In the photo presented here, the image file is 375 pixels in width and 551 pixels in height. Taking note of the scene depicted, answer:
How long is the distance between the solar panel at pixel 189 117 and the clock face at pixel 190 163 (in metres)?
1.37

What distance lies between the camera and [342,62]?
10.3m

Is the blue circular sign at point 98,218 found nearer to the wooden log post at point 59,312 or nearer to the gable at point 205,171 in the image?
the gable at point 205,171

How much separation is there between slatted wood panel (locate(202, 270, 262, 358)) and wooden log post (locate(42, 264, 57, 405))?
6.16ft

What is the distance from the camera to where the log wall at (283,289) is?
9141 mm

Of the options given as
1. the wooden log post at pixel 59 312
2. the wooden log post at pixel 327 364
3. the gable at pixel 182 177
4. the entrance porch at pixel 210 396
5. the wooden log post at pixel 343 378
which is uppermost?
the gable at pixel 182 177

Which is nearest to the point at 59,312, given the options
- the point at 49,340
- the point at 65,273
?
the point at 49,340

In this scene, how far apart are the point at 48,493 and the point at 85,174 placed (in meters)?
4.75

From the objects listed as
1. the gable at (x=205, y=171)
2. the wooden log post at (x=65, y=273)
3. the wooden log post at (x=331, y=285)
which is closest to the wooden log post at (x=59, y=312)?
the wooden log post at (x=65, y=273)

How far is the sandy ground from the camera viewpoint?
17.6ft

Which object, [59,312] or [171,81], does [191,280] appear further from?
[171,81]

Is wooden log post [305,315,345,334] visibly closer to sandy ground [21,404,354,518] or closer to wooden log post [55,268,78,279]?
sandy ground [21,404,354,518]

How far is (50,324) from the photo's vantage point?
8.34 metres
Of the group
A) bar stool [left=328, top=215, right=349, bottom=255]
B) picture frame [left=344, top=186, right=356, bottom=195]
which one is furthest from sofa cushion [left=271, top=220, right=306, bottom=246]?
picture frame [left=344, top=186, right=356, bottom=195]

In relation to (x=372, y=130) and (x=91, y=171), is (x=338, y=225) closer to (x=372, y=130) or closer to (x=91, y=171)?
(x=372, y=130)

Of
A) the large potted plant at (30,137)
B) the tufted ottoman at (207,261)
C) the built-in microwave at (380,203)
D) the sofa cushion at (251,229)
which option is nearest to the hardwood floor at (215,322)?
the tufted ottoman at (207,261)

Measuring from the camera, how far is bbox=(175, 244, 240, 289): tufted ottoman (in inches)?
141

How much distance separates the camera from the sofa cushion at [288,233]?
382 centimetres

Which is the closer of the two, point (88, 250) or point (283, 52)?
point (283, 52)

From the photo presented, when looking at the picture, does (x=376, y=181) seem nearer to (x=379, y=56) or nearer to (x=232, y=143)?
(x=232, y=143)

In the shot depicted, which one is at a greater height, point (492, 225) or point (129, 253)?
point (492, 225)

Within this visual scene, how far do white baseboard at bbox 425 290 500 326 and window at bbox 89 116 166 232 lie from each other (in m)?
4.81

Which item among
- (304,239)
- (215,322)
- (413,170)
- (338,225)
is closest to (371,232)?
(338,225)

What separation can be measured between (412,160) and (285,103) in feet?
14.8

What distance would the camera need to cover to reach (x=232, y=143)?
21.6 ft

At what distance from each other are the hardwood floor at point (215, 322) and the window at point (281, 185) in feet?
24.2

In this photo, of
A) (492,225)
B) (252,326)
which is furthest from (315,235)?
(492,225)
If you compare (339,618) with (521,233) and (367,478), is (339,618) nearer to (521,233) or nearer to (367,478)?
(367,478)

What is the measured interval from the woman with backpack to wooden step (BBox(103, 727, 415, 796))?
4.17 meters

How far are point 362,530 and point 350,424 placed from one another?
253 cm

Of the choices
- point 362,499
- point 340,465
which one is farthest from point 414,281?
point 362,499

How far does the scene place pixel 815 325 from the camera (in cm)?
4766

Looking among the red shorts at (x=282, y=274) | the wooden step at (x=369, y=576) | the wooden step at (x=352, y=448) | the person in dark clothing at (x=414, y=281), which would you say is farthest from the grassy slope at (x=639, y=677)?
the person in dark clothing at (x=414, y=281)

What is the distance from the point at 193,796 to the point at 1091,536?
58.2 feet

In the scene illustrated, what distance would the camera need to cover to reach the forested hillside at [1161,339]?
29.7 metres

----------------------------------------

## Task details
Rewrite the listing with "log wall" replaced by "timber wall" wherever it occurs, leaving everything else unchanged.

## Result for this exercise
In the photo presented here, the image file is 375 pixels in width and 551 pixels in height. Taking note of the scene depicted, answer:
How long is the distance between the solar panel at pixel 189 117 and the clock face at pixel 190 163 (in metres)?
1.37

What distance lies between the camera and [342,62]?
10.3m

Is the blue circular sign at point 98,218 found nearer to the wooden log post at point 59,312 or nearer to the gable at point 205,171 in the image?
the gable at point 205,171

How much separation is there between slatted wood panel (locate(202, 270, 262, 358)) and wooden log post (locate(42, 264, 57, 405))?
6.16ft

What is the distance from the camera to where the timber wall at (283,289) is?
9141 mm

Of the options given as
1. the wooden log post at pixel 59 312
2. the wooden log post at pixel 327 364
3. the gable at pixel 182 177
4. the entrance porch at pixel 210 396
5. the wooden log post at pixel 343 378
which is uppermost?
the gable at pixel 182 177

Which is nearest to the point at 59,312, given the options
- the point at 49,340
- the point at 65,273
?
the point at 49,340

In this scene, how far apart are the point at 48,493 and the point at 85,174 placed (in meters)?
4.75

From the objects listed as
1. the gable at (x=205, y=171)
2. the wooden log post at (x=65, y=273)
3. the wooden log post at (x=331, y=285)
which is closest to the wooden log post at (x=59, y=312)?
the wooden log post at (x=65, y=273)

How far is the sandy ground from the camera viewpoint?
17.6ft

Which object, [59,312] or [171,81], does [191,280] appear further from?
[171,81]

Is wooden log post [305,315,345,334] visibly closer to sandy ground [21,404,354,518] or closer to wooden log post [55,268,78,279]?
sandy ground [21,404,354,518]

How far is (50,324) from the photo's vantage point?
8.34 metres
Of the group
A) bar stool [left=328, top=215, right=349, bottom=255]
B) picture frame [left=344, top=186, right=356, bottom=195]
which one is furthest from sofa cushion [left=271, top=220, right=306, bottom=246]?
picture frame [left=344, top=186, right=356, bottom=195]

In relation to (x=372, y=130) and (x=91, y=171), is (x=338, y=225) closer to (x=372, y=130) or closer to (x=91, y=171)?
(x=372, y=130)

Of
A) the large potted plant at (30,137)
B) the tufted ottoman at (207,261)
C) the built-in microwave at (380,203)
D) the sofa cushion at (251,229)
which option is nearest to the hardwood floor at (215,322)?
the tufted ottoman at (207,261)

Measuring from the camera, how far is bbox=(175, 244, 240, 289): tufted ottoman (in inches)?
141

How much distance separates the camera from the sofa cushion at [288,233]?
382 centimetres

Which is the closer of the two, point (88, 250) or point (283, 52)?
point (283, 52)

From the photo presented, when looking at the picture, does (x=376, y=181) seem nearer to (x=379, y=56) or nearer to (x=232, y=143)?
(x=232, y=143)

In the shot depicted, which one is at a greater height, point (492, 225) or point (129, 253)?
point (492, 225)

Within this visual scene, how far do white baseboard at bbox 425 290 500 326 and window at bbox 89 116 166 232 lie from each other (in m)?
4.81

Which item among
- (304,239)
- (215,322)
- (413,170)
- (338,225)
is closest to (371,232)?
(338,225)

What separation can be measured between (412,160) and (285,103) in feet?
14.8

What distance would the camera need to cover to reach (x=232, y=143)?
21.6 ft

At what distance from each other are the hardwood floor at point (215, 322) and the window at point (281, 185) in feet?
24.2

In this photo, of
A) (492,225)
B) (252,326)
which is furthest from (315,235)?
(492,225)
If you compare (339,618) with (521,233) and (367,478), is (339,618) nearer to (521,233) or nearer to (367,478)?
(367,478)

What is the measured interval from the woman with backpack to wooden step (BBox(103, 727, 415, 796))?
4.17 meters

How far are point 362,530 and point 350,424 placed from one another?
253 cm

Of the choices
- point 362,499
- point 340,465
which one is farthest from point 414,281?
point 362,499

How far does the scene place pixel 815 325 from the camera (in cm)?
4766

Looking among the red shorts at (x=282, y=274) | the wooden step at (x=369, y=576) | the wooden step at (x=352, y=448) | the person in dark clothing at (x=414, y=281), which would you say is farthest from the grassy slope at (x=639, y=677)?
the person in dark clothing at (x=414, y=281)

What is the distance from the point at 193,796 to the point at 1091,536?
58.2 feet

In the scene illustrated, what distance would the camera need to cover to reach the forested hillside at [1161,339]?
29.7 metres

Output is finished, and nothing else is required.